Set of tasks =
1 - Decide whether each statement agrees with the Exetel blog excerpt: (a) almost 300 of a little over 550 earliest users are still on Pioneer Discounts; (b) the final board meeting of the year took place at the company's office; (c) the move of all back end functions to Colombo came in January 2007. For each, answer yes or no and quote the words from the excerpt that decide it.
2 - Resume the Exetel blog excerpt, picking up right after its final sentence.
Passage shown below:
I, along with several other people, spent most of yesterday 'wrestling' with the various issues that are involved with developing new plans and simultaneously 'teaching' more people how to derive the information from our internal sources and to 'research' the external sources to provide sensible base data on which to make decisions. With the ever growing complexity of the different carrier offerings and the historicity they bring to even understanding the bases of the pricing issues with the 'old' plans let alone the new conditions of supply that will affect any new plans that particular task is more difficult to explain than actually carry out. We made some progress even if that progress was that some of the information we were using was wrong and that our decisions to date were invalid.
By the end of today we should have most, if not all, of the work completed on the new plans and then the really hard work on what we need to do regarding the 'old' plans needs to commence 'in earnest' given there is so little time now left before the end of 2010. I have come up with no 'bright' ideas so I hope other people bring more creativity to the meetings today. It is a very difficult thing to do and by leaving old plans from four years ago, and longer, the task is not made any easier. We still have almost 300 (out of a little over 550) of our earliest users on Pioneer Discounts which is very, very good to see - that this very large percentage of our earliest customers are still with us for coming up to seven years in February/March 2011. It may well be time to create a new category of discount for one level down from the original 'pioneers' which seems an odd thing to do when you are try to increase the non-existent profit on those old plans.
It will be a very interesting day.
Copyright © Exetel Pty Ltd 2010
Wednesday, December 22. 2010
We held our final board meeting of the year yesterday mainly to celebrate the fact that we were just about to complete seven years in business including two of the most difficult years the industry has ever seen - at least in our collective experiences. We held the meeting in a nice restaurant and had some outstanding food. We discussed two very serious topics and made the appropriate decisions and dealt with the other items in between reminiscing about the various events of the past seven years. It was a pleasant two hours or so. We decided that the key events of the past seven years were:
- Surviving the Lorraine Rose Infamous attack in the week before Anzac Day in April 2005
- Surviving the Optus four months of under provisioning their ADSL1 back hauls in March through July in 2005
- Surviving Optus over billing throughout 2006
- Having the foresight and 'courage' and patience to hire the first work from home Sri Lankan support engineers in January 2007
- Having the courage and skills to decide to move all back end functions to Colombo in January 2008
- Having the foresight and skills to set up a corporate sales force in December 2008
- Surviving, at least so far, the Telstra succession of 'win back market share' promotions of 2009 and 2010
Certainly, the last seven years have not been without their challenges. Perhaps 2011 will be the toughest year of them all - so far.
End of Passage shown.
Dataset extract below:
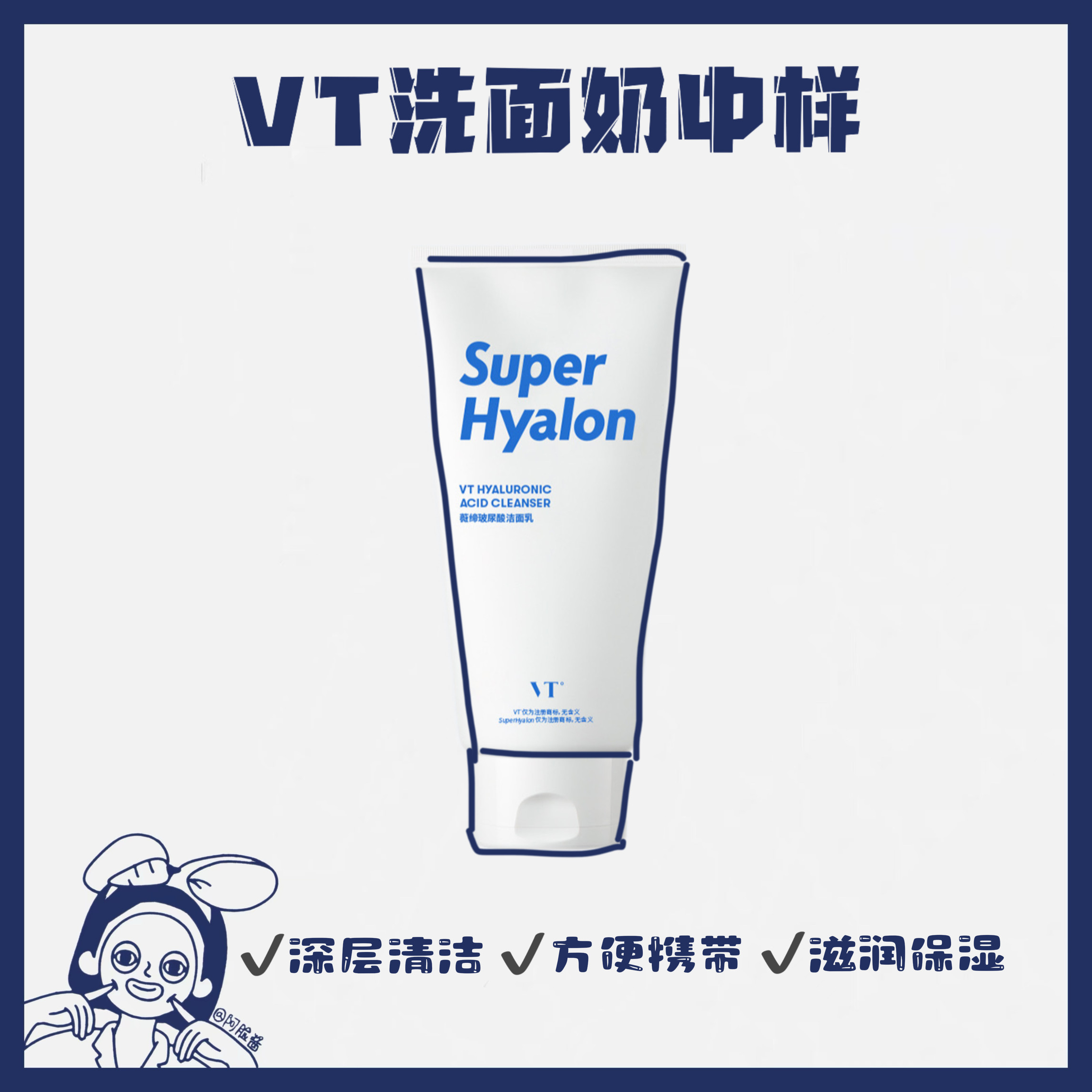 VT玻尿酸洗面奶80g便携装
End of Dataset extract.
Results of the tasks =
1 -
(a) Yes: "We still have almost 300 (out of a little over 550) of our earliest users on Pioneer Discounts"
(b) No: "We held the meeting in a nice restaurant"
(c) No: "Having the courage and skills to decide to move all back end functions to Colombo in January 2008"

2 -
With the exception of residential ADSL pricing for 2011 we have completed the planning for next year and hopefully the forecasts are more accurate than they were throughout 2010 - a year none of us will be sorry to see the end of. In terms of residential ADSL pricing - it is a very difficult thing to do and while we are making some progress in terms of revised plans for 'new' customers we continue to struggle to find ways of putting in place plans for 'old customers'. Each of the carriers we buy from are only interested in 'net adds' and don't recognise, or simply can't recognise, that it's fine to give big bonuses for new sign ups but that it is ultimately pointless if current customers are attracted to the bonus driven plans of other suppliers.
It remains difficult to explain to current customers that the plans they are currently on were only made possible by previous 'new customer' sign on bonuses provided by the carriers and that those have now been exhausted many years ago in the cases of customers who are on four or five year old plans. It's obviously Exetel's fault that this situation occurs because we have always passed on all the benefits provided by the people we buy from to the customers whenever we obtained them. One of the major down sides of attempting to provide the lowest possible prices for the past seven years.
On the brighter side we had another very good corporate sales day yesterday with six new sales bringing the total for the last four days to 30 - something we have never got close to before - let alone in the 'dead days' just before Christmas when business business is very quiet with someone actually answering a phone or email is unusual (except with a message that "Bill Jones will be on annual leave until January the 99th.....", so we have done something quite well in these difficult times. Let's hope we can continue to build on that in the coming year.
Copyright © Exetel Pty Ltd 2010
Tuesday, December 21. 2010
.......but ours are an economic work of art compared to the drivel released yesterday purporting to be the 'NBN2' business plan for the next 9 plus years.
I wasted part of my life yesterday reading the newly released NBNCo business plan - or more correctly described - the NBNCo draft outline of some ideas for possibly constructing an unbudgeted infrastructure with no underpinning facts to show why it would be a good thing to invest an unknown (because there was no factual basis for almost all of the assumptions) amount of money in. As a 'business' document it lacked any credibility to any sensible investor - but then the investors, you and I and every other tax payer, were never consulted before this Krudd failure attempted cover up was foisted on us.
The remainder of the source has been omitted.